Un lungo filo rosso attraversa i luoghi colpiti al cuore dal terremoto dell'Irpinia del 1980. Lunedì 23 novembre 2020 alle 19:34, sul Canale YouTube Ingv Comunicazione Social, sarà proiettato, in prima visione, il docufilm "Irpinia80 - Viaggio nella terra che resiste", realizzato dall'Istituto Nazionale di Geofisica e Vulcanologia (Ingv). Protagonista di questo viaggio per immagini e parole è una terra che resiste pur mostrando ancora oggi i segni indelebili delle ferite provocate dal sisma.

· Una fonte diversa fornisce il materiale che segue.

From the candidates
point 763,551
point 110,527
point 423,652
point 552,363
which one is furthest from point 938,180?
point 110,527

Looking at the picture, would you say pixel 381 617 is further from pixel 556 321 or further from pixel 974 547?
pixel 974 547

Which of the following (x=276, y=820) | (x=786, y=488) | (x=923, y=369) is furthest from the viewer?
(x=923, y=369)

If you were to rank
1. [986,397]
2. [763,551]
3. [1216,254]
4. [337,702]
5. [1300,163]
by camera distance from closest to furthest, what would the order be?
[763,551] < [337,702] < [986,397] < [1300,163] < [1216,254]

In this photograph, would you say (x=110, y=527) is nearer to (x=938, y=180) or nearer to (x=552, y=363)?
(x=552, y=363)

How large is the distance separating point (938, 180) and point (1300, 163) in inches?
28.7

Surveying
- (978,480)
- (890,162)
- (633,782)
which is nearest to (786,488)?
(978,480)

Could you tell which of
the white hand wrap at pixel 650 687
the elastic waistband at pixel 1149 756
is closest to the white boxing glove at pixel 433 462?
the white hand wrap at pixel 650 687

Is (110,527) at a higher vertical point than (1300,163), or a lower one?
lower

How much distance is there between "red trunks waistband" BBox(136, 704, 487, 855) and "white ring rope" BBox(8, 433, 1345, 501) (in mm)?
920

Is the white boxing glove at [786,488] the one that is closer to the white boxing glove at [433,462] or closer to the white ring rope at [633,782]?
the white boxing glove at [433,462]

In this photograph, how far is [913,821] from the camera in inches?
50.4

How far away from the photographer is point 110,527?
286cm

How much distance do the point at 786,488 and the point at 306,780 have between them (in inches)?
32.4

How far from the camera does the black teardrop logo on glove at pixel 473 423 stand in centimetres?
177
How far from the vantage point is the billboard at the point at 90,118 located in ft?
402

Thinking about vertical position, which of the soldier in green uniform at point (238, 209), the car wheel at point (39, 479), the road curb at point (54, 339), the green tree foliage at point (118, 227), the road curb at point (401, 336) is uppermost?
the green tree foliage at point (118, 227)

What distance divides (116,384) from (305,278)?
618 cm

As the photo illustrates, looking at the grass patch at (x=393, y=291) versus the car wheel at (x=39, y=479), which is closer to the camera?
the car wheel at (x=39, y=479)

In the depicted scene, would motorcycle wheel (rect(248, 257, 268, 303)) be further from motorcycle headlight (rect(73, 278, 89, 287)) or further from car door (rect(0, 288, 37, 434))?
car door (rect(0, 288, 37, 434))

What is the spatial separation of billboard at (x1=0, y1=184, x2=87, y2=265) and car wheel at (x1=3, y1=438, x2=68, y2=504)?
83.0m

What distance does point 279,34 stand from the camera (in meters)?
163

La scelta della data e dell'orario di proiezione non è casuale: a quell'ora, infatti, in una domenica di 40 anni fa, mentre la gente era in casa in attesa della cena, una scossa di magnitudo 6,9 colpì Campania centrale e Basilicata centro-settentrionale, facendo circa 3000 morti.



Testimoni e studiosi
Le donne e gli uomini protagonisti di quell'enorme tragedia, cittadini, istituzioni e scienziati che hanno vissuto in prima persona gli eventi di quarant'anni fa, sono le voci narranti di questo docufilm e raccontano come le loro vite siano cambiate, sconvolte da questo tragico spartiacque. Un omaggio ai protagonisti ma anche a chi, dallo studio di quel terremoto, ha saputo sviluppare negli anni una conoscenza sempre più approfondita del fenomeno per comprendere meglio la sismicità del nostro territorio e mitigare i rischi ad essa associati. Fra i 17 intervistati vi sono il poeta e paesologo Franco Arminio, Rodolfo Console e Nicola Alessandro Pino entrambi dell'Ingv, Giuseppe Luongo professore emerito dell'Università di Napoli Federico II, Aldo Zollo geofisico alla Federico II.